By Miguel Sanz
João Lourenço has been president of Angola since September 2017. About one year later, he cemented his hold on power by taking over the chairmanship of the ruling Movimento Popular de Libertação de Angola (MPLA). Although he reshuffled the government, for instance by replacing the transport minister, and the vice-president, Manuel Vicente, most other ministerial posts had not changed from the previous administration.

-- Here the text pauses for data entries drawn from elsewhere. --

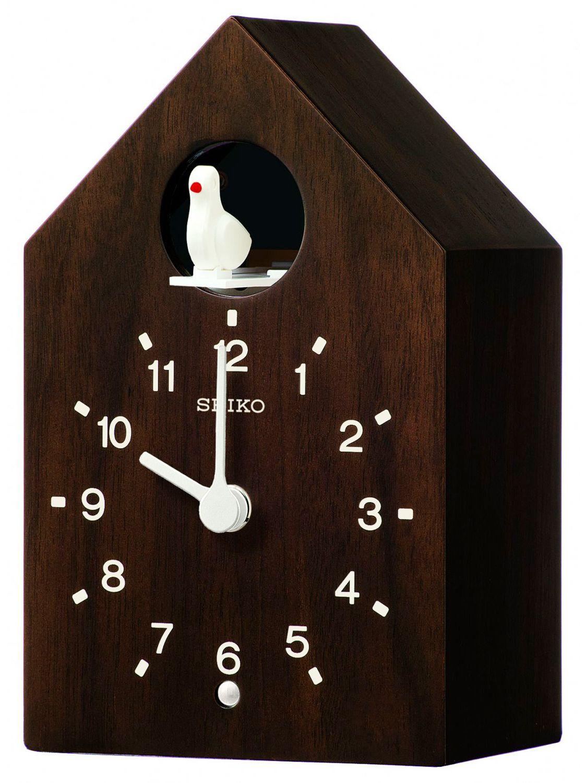 Seiko QXH070B Cuckoo Wall Clock
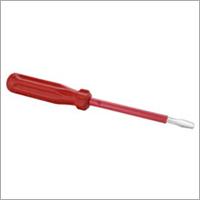 Insulated Electrical Screwdriver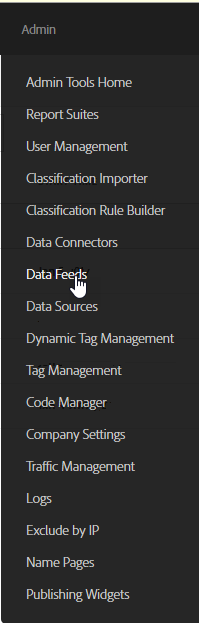 Data feed menu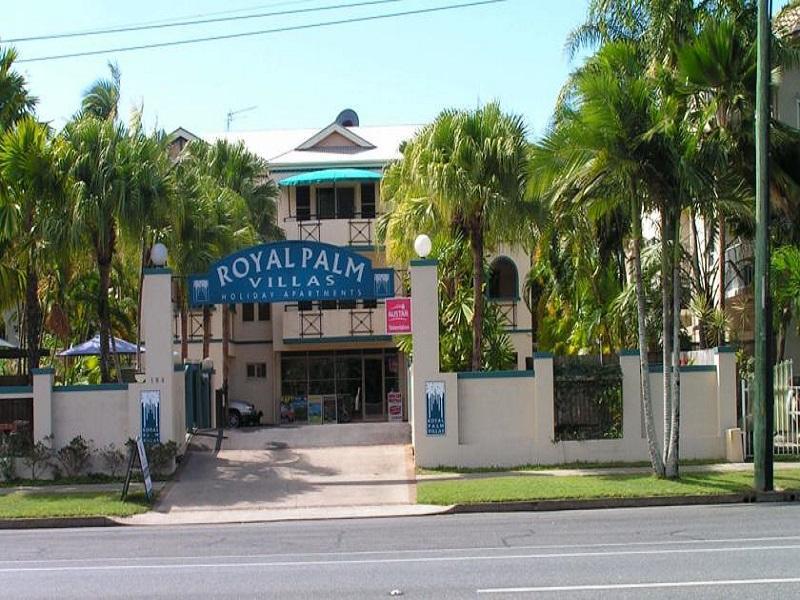Royal Palm Villas - Hotell och Boende i Australien , Cairns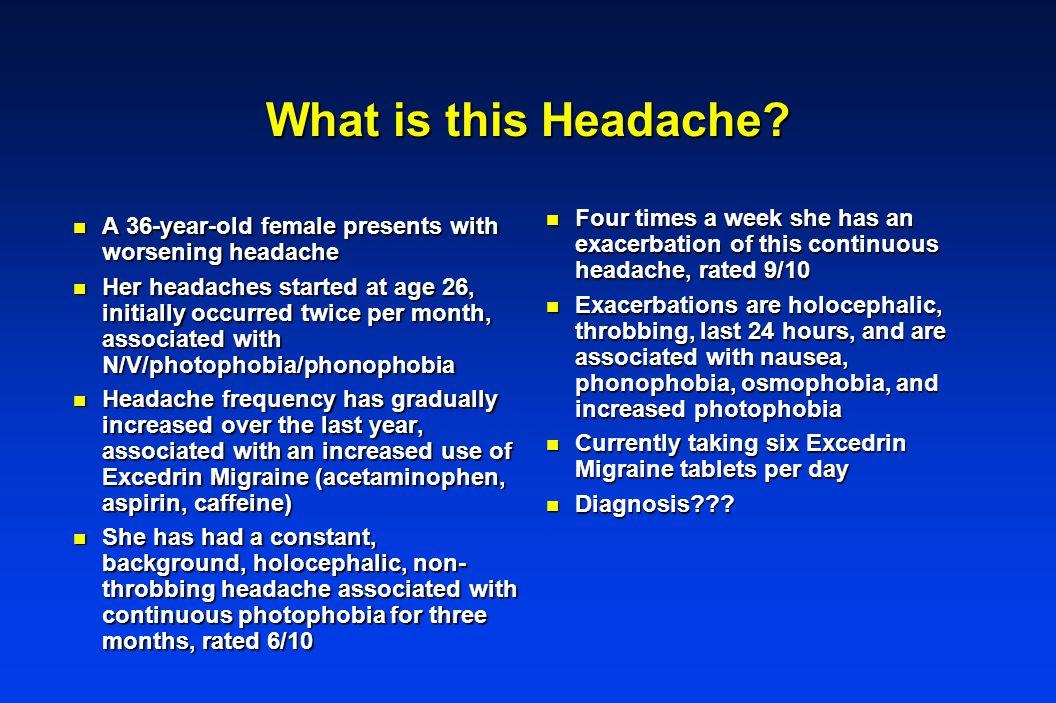 What is this Headache.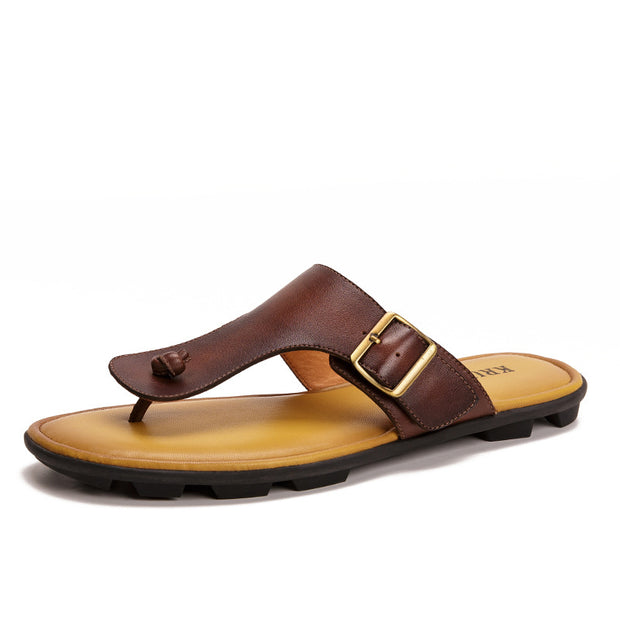 Men's Retro Outdoor Non-slip Beach Sandals Flip Flops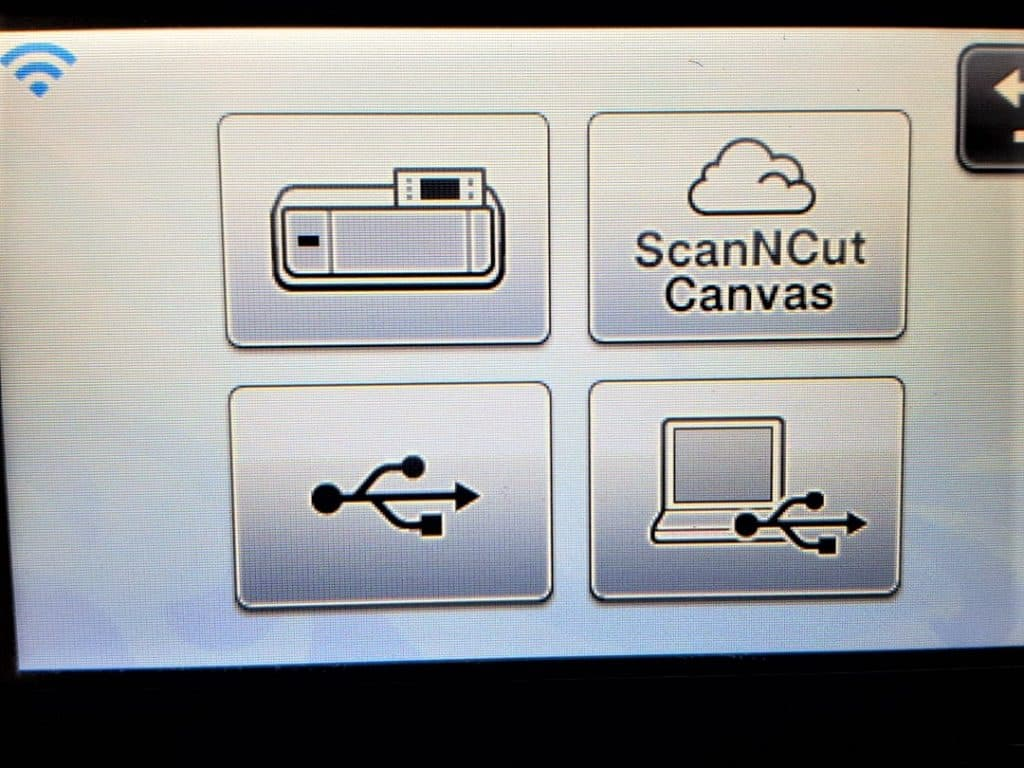 Scan N Cut screenshot showing how to save your design to your USB or Canvas Workspace in the post how to make a large envelope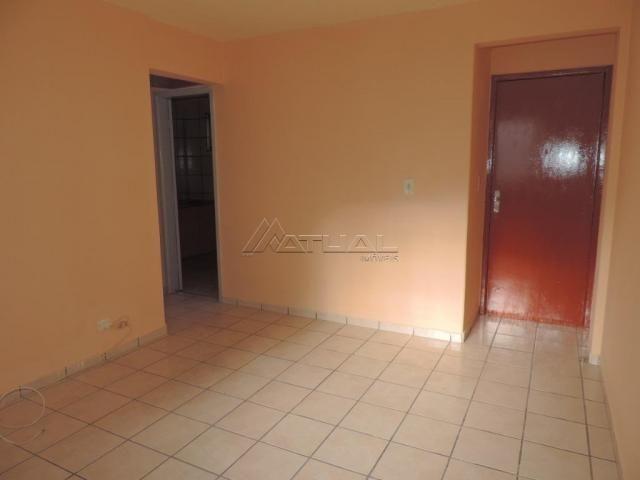 Apartamento à venda com 3 dormitórios em Setor leste vila nova, Goiânia cod:10AP1579 - Foto 2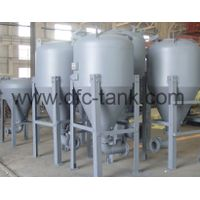 Conveying Tank for Steel Mill thumbnail image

Despite promises to diversify the economy and fight corruption, which he has described as a scourge on society, his actions so far appear contradictory to his publicly-voiced intentions and declarations past and present.
Lourenço inherited a dire economic situation, characterized by serious shortages of foreign currency, particularly of the U.S. dollar, and the continual devaluation of the kwanza. The currency depreciated 40 percent against the dollar in 2018; inflation has hovered around 30 percent and is set to rise.

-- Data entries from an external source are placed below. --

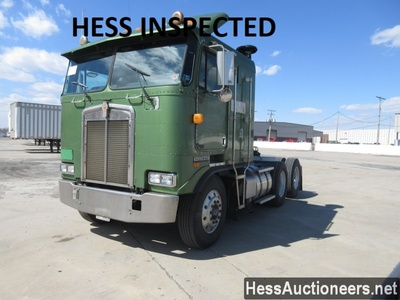USED 2000 KENWORTH K100E TANDEM AXLE SLEEPER TRAILER #36516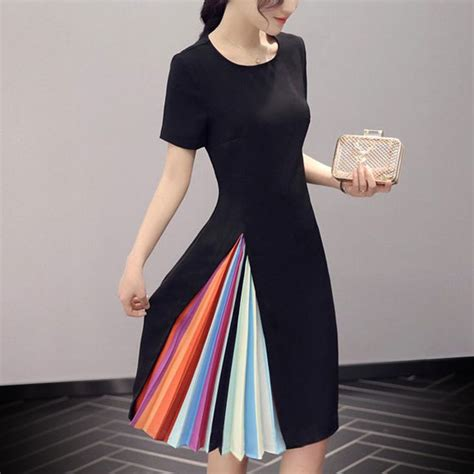 rainbow colored dresses sleeved black dress with neck has high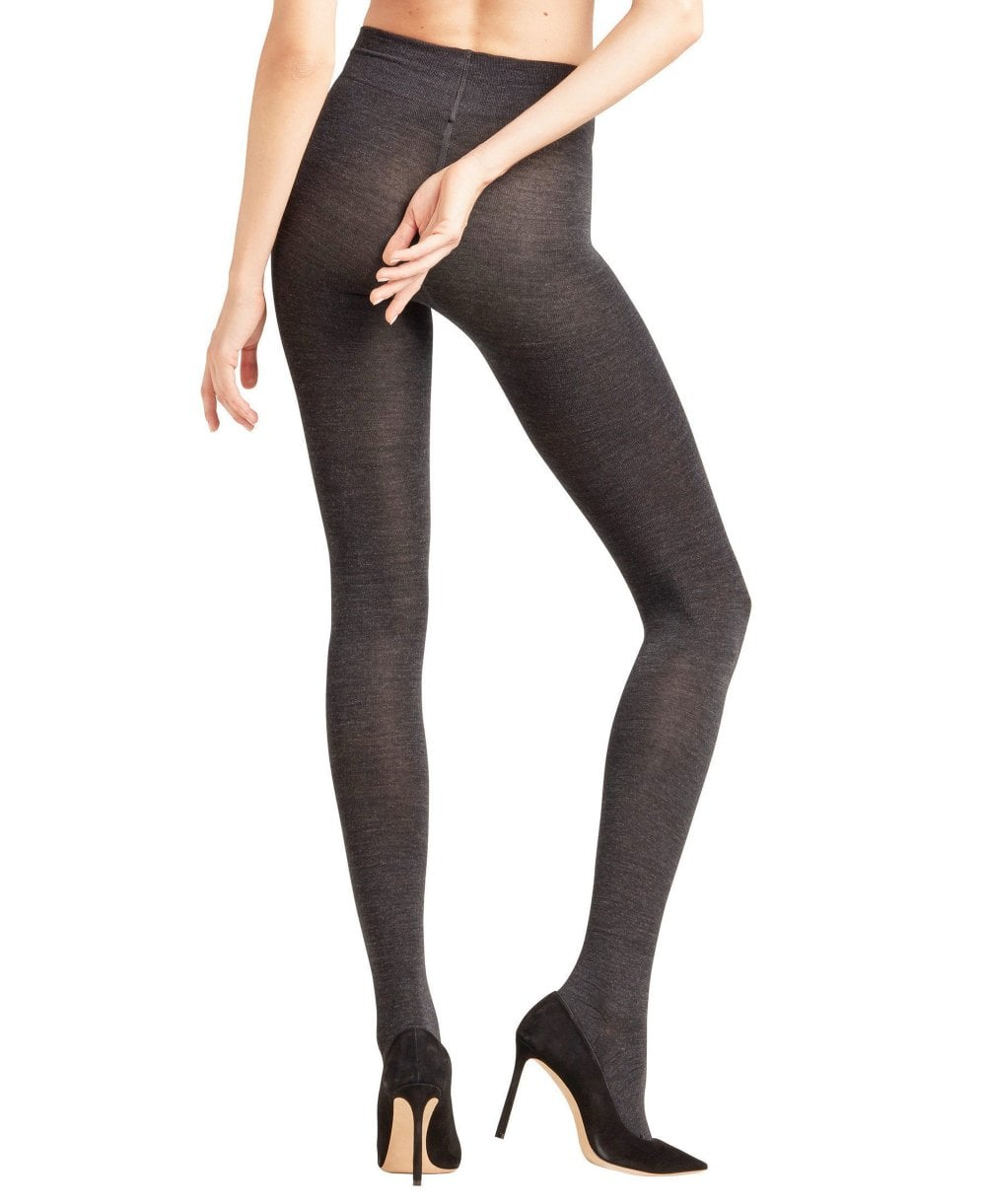 b2720a492b928 Falke Soft Merino Wool Tights - Tights from luxury-legs.com UK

Angola’s economic troubles began in 2014 when global crude oil prices dipped and severely hampered the government’s ability to generate revenue. Angola depends on oil for 75 percent of its government revenue and 90 percent of its exports. This over-dependency on the hydrocarbon sector left the country vulnerable to economic shocks, potentially placing the country into an irrecoverable position.
Diversification has long been the answer, but execution of a strategy and plan never materialized in the previous administration. Lourenço’s chief election campaign plank centered on reducing the dependency on Angola’s hydrocarbons sector and creating new revenue streams from existing resources or developing new ones. Diversification was also a key condition for the International Monetary Fund (IMF) to agree to a three-year extended fund facility for Angola worth USD$3.7 billion.
Ending corruption, including bribery and money-laundering was another condition.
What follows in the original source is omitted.